— Jobs —
• a. According to the homebuilding passage, what share of 2023 new home closings did D.R. Horton and Lennar command together?
• b. From the homebuilding passage, duplicate the part that opens with the words "Fact is, especially" and closes with "questions, and turbulence.".
• c. Go on with the passage about D.R. Horton, Lennar and the homebuilding market, starting after its last sentence.

— Given passage —
The real story – especially in a suspended animation, "now-is-not-a-good-time-to-buy" backdrop that relegates so many, except the "life happens" home seekers, to the sidelines – is that exactly two homebuilding enterprises, D.R. Horton and Lennar, commanded 24.6% of a total of 665,500 new home closings in 2023 by their lonesome.

What's more, while eight out of 10 of the top homebuilders of 2023 actually ceded marketshare vs. the 2023 annual total closings figure, it was only D.R. Horton and Lennar that gained share – .8% between the two giants – in calendar 2023.

Fact is, especially now, virtually every homebuilding operator in every operating arena in the U.S. is either looking nervously over their shoulder or anxiously at the dust kicked up on the trail ahead at what D.R. Horton or Lennar, or both are doing as they drive their business and operational systems through this stretch of bumps, bruises, questions, and turbulence.

Make no mistake, the issues and anxieties facing most mortal homebuilding operators these days – how far they'll need to go to keep their sales and operational machines running as they await word of an expected adrenaline shot from the Federal Reserve either this month or in September – are only intensified because of the systematic dominance of the industry's two giants.

A turbulent, volatile, uncertain demand market is not the only force making life difficult for 99% of homebuilding operators right now. These two players' well-oiled systems have intruded as part of the trouble. Their gains are at the expense of others' sustenance.

This was evident in the third-quarter earnings call D.R. Horton executives hosted yesterday with Wall Street analysts and investment researchers.

— Provided data —
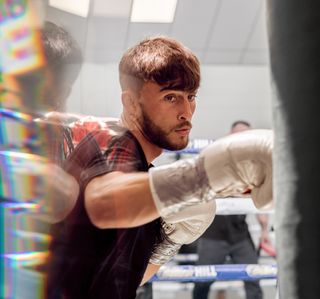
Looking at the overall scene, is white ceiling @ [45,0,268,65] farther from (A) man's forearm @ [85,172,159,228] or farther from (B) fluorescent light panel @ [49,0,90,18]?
(A) man's forearm @ [85,172,159,228]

— Answers to the tasks —
• a. 24.6%

• b.
Fact is, especially now, virtually every homebuilding operator in every operating arena in the U.S. is either looking nervously over their shoulder or anxiously at the dust kicked up on the trail ahead at what D.R. Horton or Lennar, or both are doing as they drive their business and operational systems through this stretch of bumps, bruises, questions, and turbulence.

• c.
Horton showcased robust financial performance and operational efficiency. Earnings per diluted share increased significantly by 5% to $4.10, and consolidated pre-tax income rose by 1% to $1.8 billion. Revenue increased by 2% to $10 billion, achieving a pre-tax profit margin of 18.1%. The company also generated significant cash flow, with $228 million from consolidated operations and $972 million from homebuilding activities.

Despite the persistent challenges of high inflation and elevated mortgage rates, D.R. Horton remains optimistic about the favorable demographics driving housing demand. The supply of both new and existing homes at affordable price points continues to be limited, supporting homebuyer demand even during the spring selling season. This demand held strong, although affordability challenges persist.

President and CEO Paul Romanowski's emphasis on the balance between price and sales pace to drive returns is a testament to D.R. Horton's strategic leadership, which not only instills confidence in the company's future, but instills fear and angst in many a competing operator, large, medium or small. Romanowski stressed the importance of community-level decision-making in managing inventory and driving returns. Despite the impact of fluctuating interest rates on homebuyer demand and traffic patterns, Horton's adaptive plan and execution route to a consistent end: volume and market share gains.

We continue to balance price and pace to drive the returns that we're looking for community by community," Romanowski says. "We saw choppiness through the quarter in demand as you saw fluctuation in interest rates and we responded accordingly. When rates move, the traffic patterns are impacted and we saw that through the quarter. I think we ended the quarter with better traffic patterns, better demand and felt that coming into July."

The virtuous cycle that Horton and Lennar seem to have succeeded in setting in motion means that since they can essentially determine their production volume, they can also capture and codify the systemic improvements they need to reach to drive greater profitability, even as other competitors struggle – and drop prices, increase incentives, and give up margins – to re-establish a baseline sales pace.

Here's how Jessica Hansen, Senior VP, Investor Relations and Communications, details the interconnective tissue between steady pace and business and operational improvement, resulting in that virtuous cycle:

  • On SG&A Improvement:"Our gross profit margin on home sales revenues in the third quarter was 24%, up 80 basis points sequentially from the March quarter. Our gross margin was better than expected, primarily due to lower incentive costs than in the second quarter."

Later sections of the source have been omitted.